Authors hate it when filmmakers fuck around with their work. They see the word as paramount and everything else subservient to it. Take Stephen King. He hated it when Stanley Kubrick fucked around with his book The Shining. Which is surprising as Kubrick’s movie greatly adds to King’s novel.
King sweated a lot blood writing The Shining. The story was as much about the his own personal addictions as it was about some haunted hotel. I like King. I like King a lot, and think he’s due a lot more respect as a writer than he gets. And though I generally prefer King’s books to the films, in the case of The Shining I will always opt for Kubrick’s movie rather than for King’s book.

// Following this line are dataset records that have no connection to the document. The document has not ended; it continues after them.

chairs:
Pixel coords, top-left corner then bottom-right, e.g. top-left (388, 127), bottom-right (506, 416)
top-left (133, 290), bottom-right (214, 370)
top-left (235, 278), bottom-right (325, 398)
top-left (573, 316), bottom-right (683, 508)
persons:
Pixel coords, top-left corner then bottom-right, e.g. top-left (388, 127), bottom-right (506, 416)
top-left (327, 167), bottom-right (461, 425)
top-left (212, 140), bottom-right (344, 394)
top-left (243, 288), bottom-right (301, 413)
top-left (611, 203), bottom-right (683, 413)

The reason is simple: Where King filled pages with backstory and character motivation—making everything neat and tidy and very, very explainable—Kubrick left his adaptation of The Shining open—allowing the horror to seep in.
Where King has a genius for storytelling and plot, Kubrick had a genius for making deeply intelligent, visually stunning, multi-layered films that only reveal the director’s full mastery of his art after successive viewings. If ever.

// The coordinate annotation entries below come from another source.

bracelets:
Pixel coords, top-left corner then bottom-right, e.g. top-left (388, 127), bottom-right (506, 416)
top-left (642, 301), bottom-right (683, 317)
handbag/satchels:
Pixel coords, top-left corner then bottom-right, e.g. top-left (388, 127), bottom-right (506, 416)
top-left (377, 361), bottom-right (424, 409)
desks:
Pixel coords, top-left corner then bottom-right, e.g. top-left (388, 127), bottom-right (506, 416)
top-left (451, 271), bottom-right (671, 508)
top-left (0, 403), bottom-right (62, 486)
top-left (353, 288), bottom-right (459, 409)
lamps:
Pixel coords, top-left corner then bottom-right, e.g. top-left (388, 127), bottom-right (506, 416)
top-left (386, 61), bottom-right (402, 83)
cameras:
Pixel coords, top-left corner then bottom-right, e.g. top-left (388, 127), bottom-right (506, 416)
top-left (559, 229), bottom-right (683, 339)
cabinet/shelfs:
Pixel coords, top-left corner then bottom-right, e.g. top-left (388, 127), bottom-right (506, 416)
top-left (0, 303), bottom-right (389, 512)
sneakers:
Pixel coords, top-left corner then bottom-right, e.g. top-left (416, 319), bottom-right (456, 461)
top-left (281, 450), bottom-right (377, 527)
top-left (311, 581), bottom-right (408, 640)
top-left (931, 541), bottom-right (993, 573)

Barkeep, I’ll have a Jack and Coke.
The Shining is probably the most discussed and obsessed over movie Kubrick made—though maybe it’s run pretty by 2001: A Space Odyssey. Theories about the film range from coded confessions about the Moon landings to the “narrative of a murder” embedded in the film, to Kubrick’s interest in the Jungian duality of human nature—as seen through the set designs, motifs and parallel characters to a critique of history—the failure to learn from past experience—as the caretaker Hallorann explains to Danny in the film:
A lot of things have happened in this particular hotel, over the years, and not all of ‘em good.
Kubrick was fastidious in making The Shining. Originally scheduled as a seventeen-week shoot, the production went on for fourteen months. That’s around 200 filming days. According to the film studio, Kubrick shot 1.3 million feet of film—roughly a shooting ratio of 120:1. Most movies have a 5:1 or 12:1 shooting ratio—so you get an idea of justhow picky Mr. K was when filming.
Kubrick shot and reshot scenes time and again. There was genius at work in this seeming profligate madness. Jack Nicholson always gave a brilliant first take. Then Kubrick would ask for another, then another—anything up to one hundred takes before he was satisfied. This meant, Nicholson’s performance varied the longer the filming process went on. In the edit, Kubrick often chose the more over the top performances, which he then countered with one where Nicholson underplayed. The juxtaposition of two differing styles highlighted the growing split in Nicholson’s character—revealing the internal battle between good and evil. But let’s be clear—this was Jack Nicholson who supplied the performances, the raw material—not the director.
Kubrick used different psychological techniques to obtain the performances he wanted from his cast. He was particularly hard on Shelley Duvall, who he berated and criticized during filming—though Duvall delivered one of her most memorable performances. Much of Kubrick’s techniques was captured by his daughter Vivian Kubrick, in her documentary film The Making of ‘The Shining’—which followed Stanley Kubrick, Nicholson, Duvall, the other cast and crew members during the long interminable weeks of filming at Pinewood and Elstree Studios.